For decades the world of classification models was divided between generative and discriminative models. While both models have clear strengths, very often they result impractical in real world scenarios. In 2014, a group of deep learning lioneers led by Ian Goodfellow published a research paper that proposed the provocative idea of combining discriminative and generative techniques in a single adversarial model that could improve data classification in many high-dimensional scenarios. They called the new techniques Generative Adversarial Networks(GANs).
Many knowledge-centric processes in life are accelerated by the friction created between different, often competing, interests. From the dynamics in stock markets to trade relationships, adversarial processes are a driving force behind many major economic trends. A more natural example of the influence of adversarial processes in learning can be seen in the intuitive ways in which infants acquire knowledge by finding intuitive solutions to challenges.
Following some of those examples, the GAN researchers proposed a neural network formed by discriminator and generator models that compete in order to improve a classification process.

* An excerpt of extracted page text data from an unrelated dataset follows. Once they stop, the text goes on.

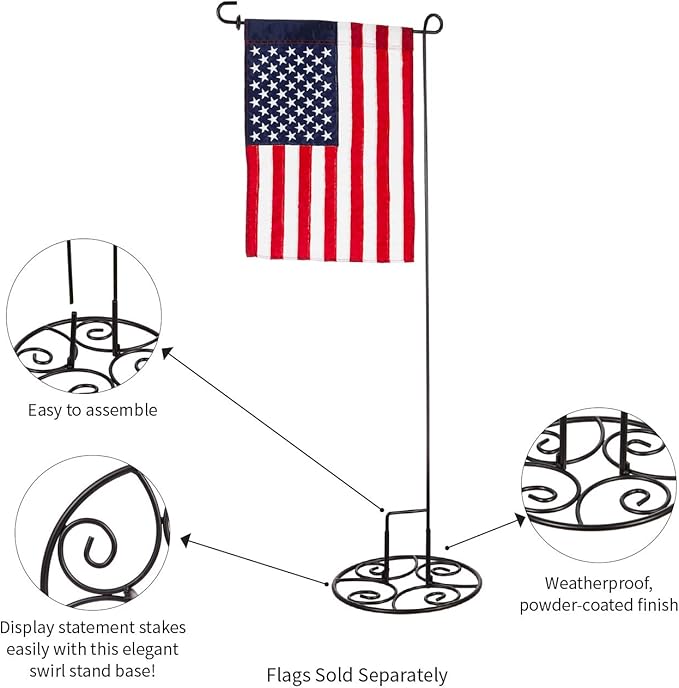 Easy to assemble

Display statement stakes easily with this elegant swirl stand base!

Flags Sold Separately

Weatherproof, powder-coated finish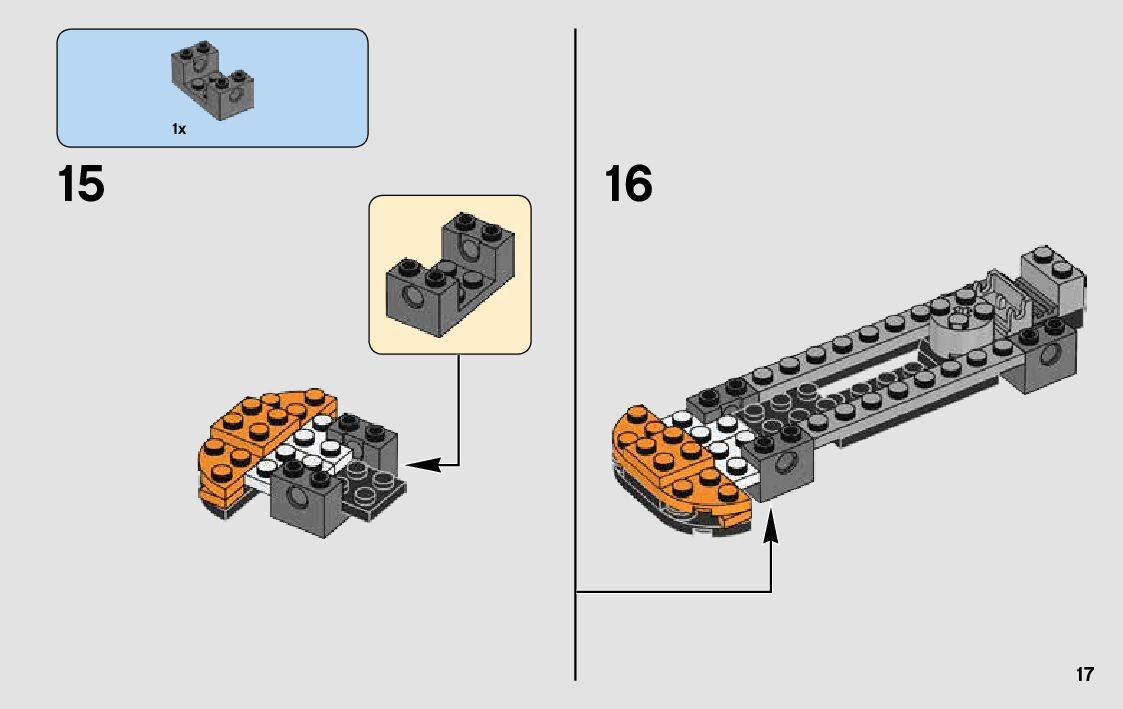 1x

15

16

17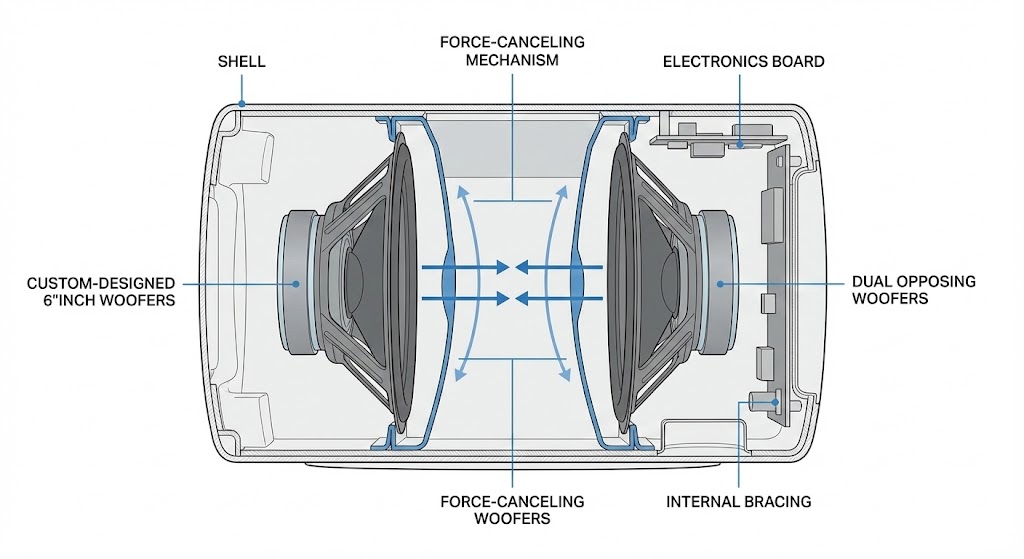 SHELL

FORCE-CANCELING MECHANISM

ELECTRONICS BOARD

CUSTOM-DESIGNED 6"INCH WOOFERS

DUAL OPPOSING WOOFERS

FORCE-CANCELING WOOFERS

INTERNAL BRACING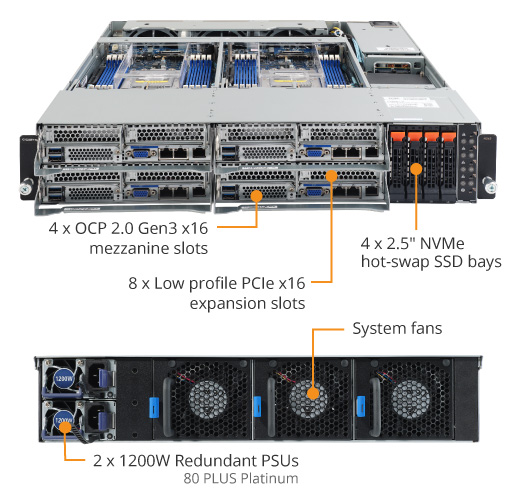 4 x OCP 2.0 Gen3 x16 mezzanine slots

4 x 2.5" NVMe hot-swap SSD bays

8 x Low profile PCIe x16 expansion slots

System fans

1200W

1200W

2 x 1200W Redundant PSUs
80 PLUS Platinum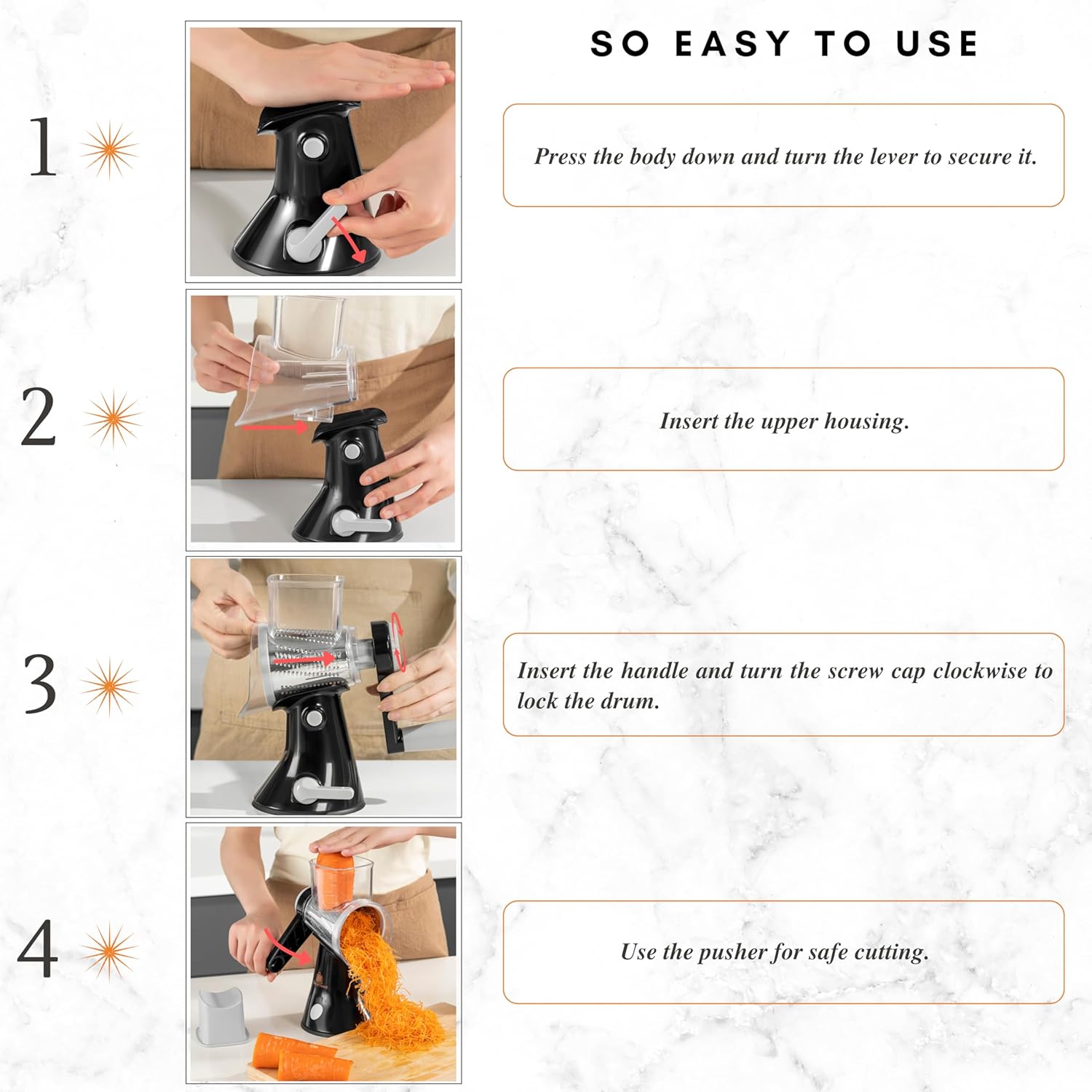 SO EASY TO USE

1

Press the body down and turn the lever to secure it.

2

Insert the upper housing.

3

Insert the handle and turn the screw cap clockwise to lock the drum.

4

Use the pusher for safe cutting.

In the GAN model, the generator tries to generate data based on a probability distribution estimated from the training dataset. Mathematically speaking, a generator is itself a neural network that takes a input z from p(z), where z is a sample from probability distribution p(z). The generator then generates a data distribution that is fed to the discriminator network.
The other component of a GAN model is the discriminator which is also a neural network. The discriminator takes the data distribution created by the generator as well as inputs p(x) from the original training set and tries to solve a classification problem that determines whether the data is from the original training set or not.
As you can see, the magic of GAN models is based on the constant friction between the generator and discriminator network. In that architecture, the generator trying to maximize the probability of making the discriminator mistakes its inputs as real while the discriminator guiding the generator to produce more realistic data.
In some context you can evaluate GANs through the lenses of game theory and see the two networks as players in a game trying to maximize their outcome. If the game achieves a Nash Equilibrium, the generator would be able to capture the general training data distribution. As a result, the discriminator would be always unsure of whether its inputs are real or not.